◆ Page excerpt:
--------------------------------

2016 is finally behind us, which means that the end results of the race to Virtual Reality and Augmented Reality that occurred in 2016 is finally available. “VR will be big, AR will be bigger and take longer” That quote, from two years ago, was initially taken as a revolutionary proclamation is now coming true. The market has finally launched and the tech giants strategies and initial products have been released.

According to Tech Crunch mobile AR could become the primary driver of a $108 billion VR/AR market by 2021 (under-perform $94 billion, outperform $122 billion), with AR taking the lion’s share of $83 billion and VR $25 billion.

2016 was year of trials, errors, victories, and products going up in smoke (literally). Oculus Rift and the HTC vive took longer than expected to ship and had more order cancellations than initially projected. The Oculus launched sans controllers, and are an additional $200 instead of being bundled with the system. The new Gear VR died when it’s main component, the Samsung Galaxy Note 7 began spontaniously combusting. Magic Leap was placed under heavy fire about the tech behind their $1.4 billion in funding.

The saving grace for the VR/AR market came from an unexpected source. Niantic/Nintendo/The Pokemon Company released Pokemon GO and quickly shoveled in more cash than they ever imaged. Delivering $600 million in mobile AR income in its first three months alone. Pokemon GO made more money throughout the year than the entire VR market in 2016.

The launch of the PlayStation VR by Sony was a solid one. No unexpected delays, no fires, and no surprises. According to Tech Crunch “the quiet achiever last year was Google. It launched its Daydream View mobile VR headset/controller and the first Tango mobile AR phone. What helped even more was Snap’s genius launch of Spectacles, which made wearing goofy future glasses cool again (no more Glassholes), even though it isn’t really AR.”

The start of the year (2016) prediction from Tech Crunch stated “2016 could deliver $4.4 billion VR/AR revenue ($3.8 billion VR, $0.6 billion AR)” they have since amended the statement by adding “the launch year’s issues resulted in only $2.7 billion VR revenue. This was counterbalanced by Pokémon GO’s outperformance helping AR to an unexpected $1.2 billion revenue, for a total $3.9 billion VR/AR market in 2016 (we were 11 percent optimistic).”

In response to Pokémon GO, Apple’s Tim Cook said that Apple is “high on AR in the long run…continue to invest a lot in this…AR can be huge.” Google’s Sundar Pichai, Facebook’s Mark Zuckerberg and Microsoft’s Satya Nadella also hailed Pokémon GO as a major early win for AR. There are a few challenges that still deserve addressing as mobile devices are forecast to be the number one device for VR/AR software. All-day battery life, mobile connectivity and, the app ecosystem.

While smart phones keep getting smarter, the batteries they are using haven’t changed much over the past 5 years. All the while the display of the phones have been improved 3 fold. Without a better battery, mobile device VR/AR may fizzle out or go up in smoke. The mobile connectivity of AR/VR apps needs to be on point. The data usage needs to be minimal, and the connectivity to social media needs to be high. The app ecosystem refers to the current trend of micro-transactions. Which Niantic, The Pokemon Company, and Nintendo have all shown a mastery in. There’s a delicate balance in the pay to play world.

All in all, 2016 was a whirlwind of excitement, disappointment, and rebuilding the wheel for the futures of both Virtual and Augmented realities.

--------------------------------

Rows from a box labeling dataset
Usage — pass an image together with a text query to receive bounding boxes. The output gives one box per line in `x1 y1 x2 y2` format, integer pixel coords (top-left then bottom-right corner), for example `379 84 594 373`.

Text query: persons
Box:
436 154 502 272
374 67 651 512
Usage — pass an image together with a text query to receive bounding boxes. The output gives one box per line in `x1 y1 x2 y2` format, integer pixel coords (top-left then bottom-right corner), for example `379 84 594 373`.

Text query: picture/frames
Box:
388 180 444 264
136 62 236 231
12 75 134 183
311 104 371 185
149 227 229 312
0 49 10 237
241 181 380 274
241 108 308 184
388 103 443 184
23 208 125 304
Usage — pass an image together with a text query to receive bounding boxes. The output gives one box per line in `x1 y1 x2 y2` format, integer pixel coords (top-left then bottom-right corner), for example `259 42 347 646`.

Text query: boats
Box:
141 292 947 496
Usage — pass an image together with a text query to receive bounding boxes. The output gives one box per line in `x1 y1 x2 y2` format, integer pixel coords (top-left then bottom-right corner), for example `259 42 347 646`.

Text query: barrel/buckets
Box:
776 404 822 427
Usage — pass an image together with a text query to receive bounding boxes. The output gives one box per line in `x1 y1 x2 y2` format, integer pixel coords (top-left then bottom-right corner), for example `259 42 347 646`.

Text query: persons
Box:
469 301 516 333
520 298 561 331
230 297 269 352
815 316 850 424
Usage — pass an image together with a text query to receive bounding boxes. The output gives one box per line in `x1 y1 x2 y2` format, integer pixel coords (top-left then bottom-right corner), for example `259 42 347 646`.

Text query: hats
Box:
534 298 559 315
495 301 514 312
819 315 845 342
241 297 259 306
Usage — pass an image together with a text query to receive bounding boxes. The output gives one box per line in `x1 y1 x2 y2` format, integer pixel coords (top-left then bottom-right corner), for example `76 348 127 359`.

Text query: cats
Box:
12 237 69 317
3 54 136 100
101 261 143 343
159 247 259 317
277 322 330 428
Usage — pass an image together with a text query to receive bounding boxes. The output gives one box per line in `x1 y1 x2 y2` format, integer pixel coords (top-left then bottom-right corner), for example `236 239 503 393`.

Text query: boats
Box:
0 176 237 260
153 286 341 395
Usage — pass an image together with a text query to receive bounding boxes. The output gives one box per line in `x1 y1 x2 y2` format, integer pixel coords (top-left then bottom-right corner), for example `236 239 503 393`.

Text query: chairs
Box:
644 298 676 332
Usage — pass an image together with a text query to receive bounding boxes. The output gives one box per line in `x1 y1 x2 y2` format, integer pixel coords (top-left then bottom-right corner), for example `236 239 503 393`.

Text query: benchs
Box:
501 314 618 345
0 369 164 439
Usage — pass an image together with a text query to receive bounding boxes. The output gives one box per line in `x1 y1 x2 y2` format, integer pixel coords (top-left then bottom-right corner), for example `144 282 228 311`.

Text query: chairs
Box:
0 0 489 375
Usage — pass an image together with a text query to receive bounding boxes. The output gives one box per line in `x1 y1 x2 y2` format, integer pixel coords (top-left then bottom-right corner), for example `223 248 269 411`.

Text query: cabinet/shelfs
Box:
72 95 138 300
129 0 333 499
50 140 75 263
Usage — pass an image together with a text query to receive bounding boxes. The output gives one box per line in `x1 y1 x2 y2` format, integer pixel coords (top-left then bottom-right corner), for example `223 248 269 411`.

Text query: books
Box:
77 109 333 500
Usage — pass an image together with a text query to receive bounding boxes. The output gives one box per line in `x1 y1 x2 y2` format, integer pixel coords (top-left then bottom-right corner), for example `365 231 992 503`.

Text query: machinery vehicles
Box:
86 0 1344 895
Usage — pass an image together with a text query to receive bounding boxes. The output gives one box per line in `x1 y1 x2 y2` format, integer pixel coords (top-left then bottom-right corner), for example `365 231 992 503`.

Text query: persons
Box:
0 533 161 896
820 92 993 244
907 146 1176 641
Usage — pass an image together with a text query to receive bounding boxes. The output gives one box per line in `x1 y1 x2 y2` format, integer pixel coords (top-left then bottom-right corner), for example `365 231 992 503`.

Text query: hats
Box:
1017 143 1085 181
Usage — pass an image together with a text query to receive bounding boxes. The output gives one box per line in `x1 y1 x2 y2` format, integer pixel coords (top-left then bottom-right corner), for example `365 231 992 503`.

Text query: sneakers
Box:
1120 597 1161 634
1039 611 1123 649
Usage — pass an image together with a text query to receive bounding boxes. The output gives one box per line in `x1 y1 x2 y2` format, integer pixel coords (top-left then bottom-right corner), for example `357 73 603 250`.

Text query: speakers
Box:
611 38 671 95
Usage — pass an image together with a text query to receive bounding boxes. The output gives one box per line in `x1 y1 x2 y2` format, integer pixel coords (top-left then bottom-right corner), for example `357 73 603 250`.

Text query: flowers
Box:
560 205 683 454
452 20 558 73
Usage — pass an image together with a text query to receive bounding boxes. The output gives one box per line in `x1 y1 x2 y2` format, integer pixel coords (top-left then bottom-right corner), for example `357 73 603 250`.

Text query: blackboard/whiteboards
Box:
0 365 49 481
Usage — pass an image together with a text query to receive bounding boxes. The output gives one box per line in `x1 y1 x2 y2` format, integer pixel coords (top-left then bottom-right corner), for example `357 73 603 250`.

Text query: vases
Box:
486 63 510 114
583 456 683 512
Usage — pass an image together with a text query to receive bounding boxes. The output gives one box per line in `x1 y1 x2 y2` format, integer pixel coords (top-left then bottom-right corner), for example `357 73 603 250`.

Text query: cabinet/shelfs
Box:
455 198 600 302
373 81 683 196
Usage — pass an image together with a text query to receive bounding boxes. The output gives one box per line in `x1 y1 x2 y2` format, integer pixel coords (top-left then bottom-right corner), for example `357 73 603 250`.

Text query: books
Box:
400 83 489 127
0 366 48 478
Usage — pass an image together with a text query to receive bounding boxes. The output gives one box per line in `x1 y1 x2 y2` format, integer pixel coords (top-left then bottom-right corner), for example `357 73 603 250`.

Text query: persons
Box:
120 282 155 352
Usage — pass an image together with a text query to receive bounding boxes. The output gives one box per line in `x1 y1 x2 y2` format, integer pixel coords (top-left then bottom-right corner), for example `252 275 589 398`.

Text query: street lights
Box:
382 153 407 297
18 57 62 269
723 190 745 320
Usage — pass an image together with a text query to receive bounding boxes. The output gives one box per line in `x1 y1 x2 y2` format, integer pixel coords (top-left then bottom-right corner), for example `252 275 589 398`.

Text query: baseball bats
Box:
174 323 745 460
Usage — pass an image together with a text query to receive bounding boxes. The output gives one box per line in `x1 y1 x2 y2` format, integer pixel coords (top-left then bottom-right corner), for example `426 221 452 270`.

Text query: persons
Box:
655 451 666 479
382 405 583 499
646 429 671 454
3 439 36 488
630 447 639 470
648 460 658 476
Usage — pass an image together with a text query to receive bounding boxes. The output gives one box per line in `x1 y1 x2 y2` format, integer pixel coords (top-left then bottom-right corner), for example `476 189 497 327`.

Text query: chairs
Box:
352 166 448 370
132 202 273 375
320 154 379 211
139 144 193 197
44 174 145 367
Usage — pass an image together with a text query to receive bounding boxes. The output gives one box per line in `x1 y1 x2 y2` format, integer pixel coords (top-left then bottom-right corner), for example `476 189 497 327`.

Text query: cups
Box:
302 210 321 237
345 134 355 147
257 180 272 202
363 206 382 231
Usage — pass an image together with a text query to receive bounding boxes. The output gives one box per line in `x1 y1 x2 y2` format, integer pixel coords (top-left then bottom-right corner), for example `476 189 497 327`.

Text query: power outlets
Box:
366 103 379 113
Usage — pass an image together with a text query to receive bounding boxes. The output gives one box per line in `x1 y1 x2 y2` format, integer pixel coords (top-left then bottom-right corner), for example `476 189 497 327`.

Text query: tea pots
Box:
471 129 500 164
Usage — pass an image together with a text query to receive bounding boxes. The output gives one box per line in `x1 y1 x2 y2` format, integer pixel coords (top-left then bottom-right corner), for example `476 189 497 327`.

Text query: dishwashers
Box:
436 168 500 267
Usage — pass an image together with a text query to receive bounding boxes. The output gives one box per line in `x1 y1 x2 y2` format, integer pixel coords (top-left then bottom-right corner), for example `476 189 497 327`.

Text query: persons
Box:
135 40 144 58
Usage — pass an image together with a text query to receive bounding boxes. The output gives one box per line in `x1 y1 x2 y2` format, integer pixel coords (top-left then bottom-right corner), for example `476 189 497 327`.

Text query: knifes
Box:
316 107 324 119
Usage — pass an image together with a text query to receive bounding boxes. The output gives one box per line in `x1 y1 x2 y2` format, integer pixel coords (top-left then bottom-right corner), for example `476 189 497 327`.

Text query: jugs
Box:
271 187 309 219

--------------------------------

◆ Actions to take:
• 1. In the article on the 2016 VR/AR market, how much mobile AR income did Pokemon GO bring in during its first three months?
• 2. Print the stretch of the article on the 2016 VR/AR market that begins at the words "According to Tech Crunch mobile" and stops after "VR $25 billion.".

◆ Expected responses:
• 1. $600 million.

• 2.
According to Tech Crunch mobile AR could become the primary driver of a $108 billion VR/AR market by 2021 (under-perform $94 billion, outperform $122 billion), with AR taking the lion’s share of $83 billion and VR $25 billion.